Marlinda Oktavia Erwanti - detikNews
Minggu, 21 Jun 2020 12:19 WIB
Ilustrasi: pembunuhan, mayat, bunuh diri, garis polisi, police line
Foto: Ilustrasi/Thinkstock
Meksiko -

Kejaksaan Meksiko kembali menguak penemuan kuburan massal di dekat Guadalajara, Jalisco, Meksiko. Setidaknya 215 mayat ditemukan terkubur di kuburan massal itu.

"215 mayat telah ditemukan di kuburan (massal), di mana sejumlah besar telah diidentifikasi dan disediakan untuk keluarga mereka," kata Jaksa Penuntut Umum Gerardo Octavio Solis dalam konferensi pers virtual pada Sabtu (20/6), seperti dikutip dari AFP, Minggu (21/6/2020).

Sebagian besar kuburan terletak di tanah berpagar atau pertanian yang ditinggalkan di kota-kota Zapopan, Tlajomulco, Juanacatlan dan El Salto. Semuanya di daerah metropolitan Guadalajara.

Jaksa mengakui bahwa masih ada lima makam yang menunggu analisis karena kurangnya staf.
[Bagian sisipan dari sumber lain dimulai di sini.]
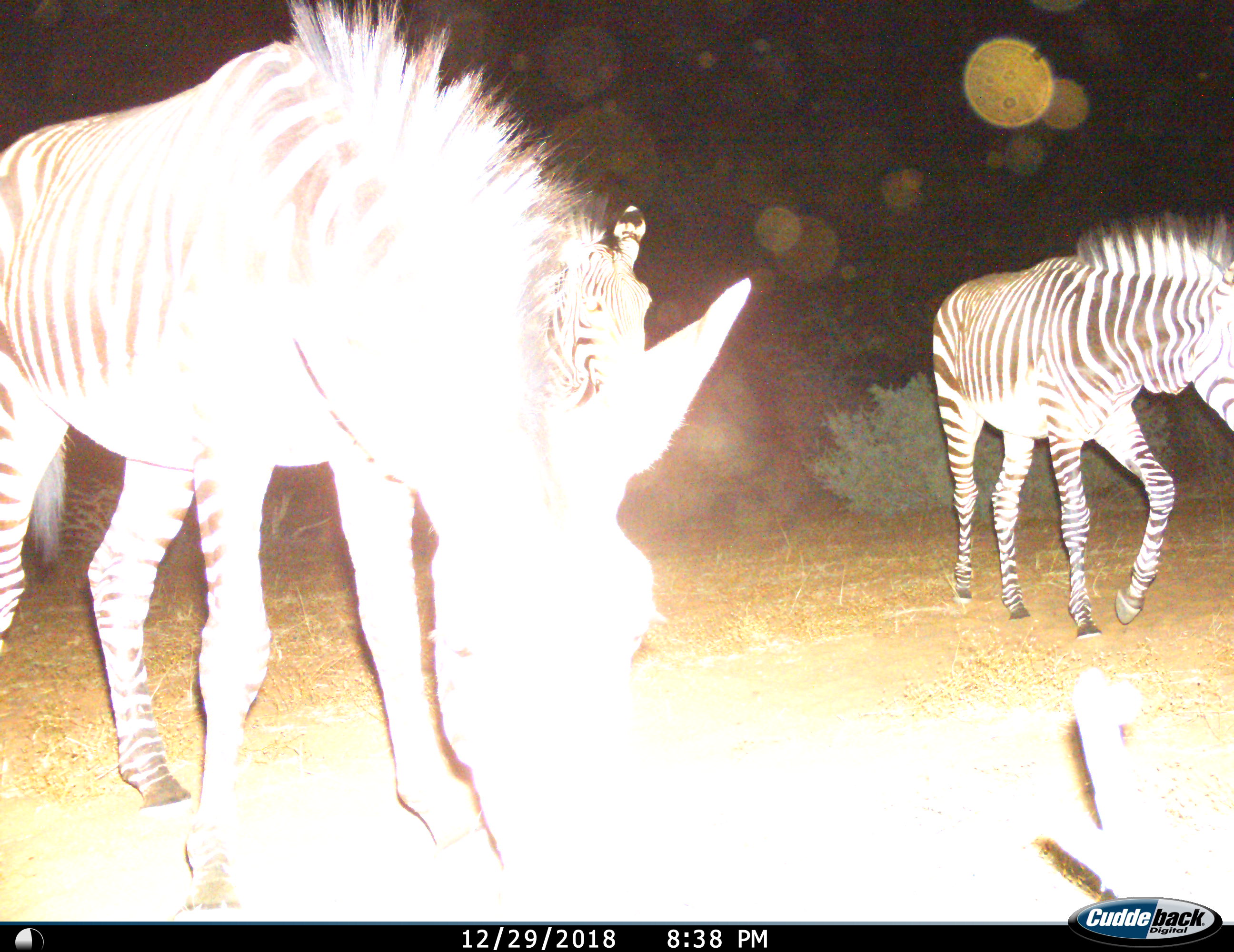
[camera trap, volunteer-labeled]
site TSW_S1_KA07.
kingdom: Animalia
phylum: Chordata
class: Mammalia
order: Perissodactyla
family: Equidae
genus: Equus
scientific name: Equus zebra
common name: mountain zebra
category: zebramountain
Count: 2.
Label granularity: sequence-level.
Mereka memperingatkan bahwa begitu ini diselidiki, jumlah mayat akan bertambah.

Seperti diketahui, kejahatan terorganisir belum berhenti di Meksiko, meskipun pandemi virus Corona masih menyerang negara itu.

Para aktivis dan pembela hak asasi manusia mengaitkan kekerasan yang dialami di negara itu dengan tindakan keras militer yang kontroversial terhadap kejahatan terorganisir yang diluncurkan pada akhir 2006 oleh Presiden Felipe Calderon.

Menurut data resmi, sejak saat itu telah ada lebih dari 287.000 pembunuhan di negara itu. Kendati demikian, tidak jelas berapa banyak kasus yang terkait dengan pertempuran karena kejahatan terorganisir.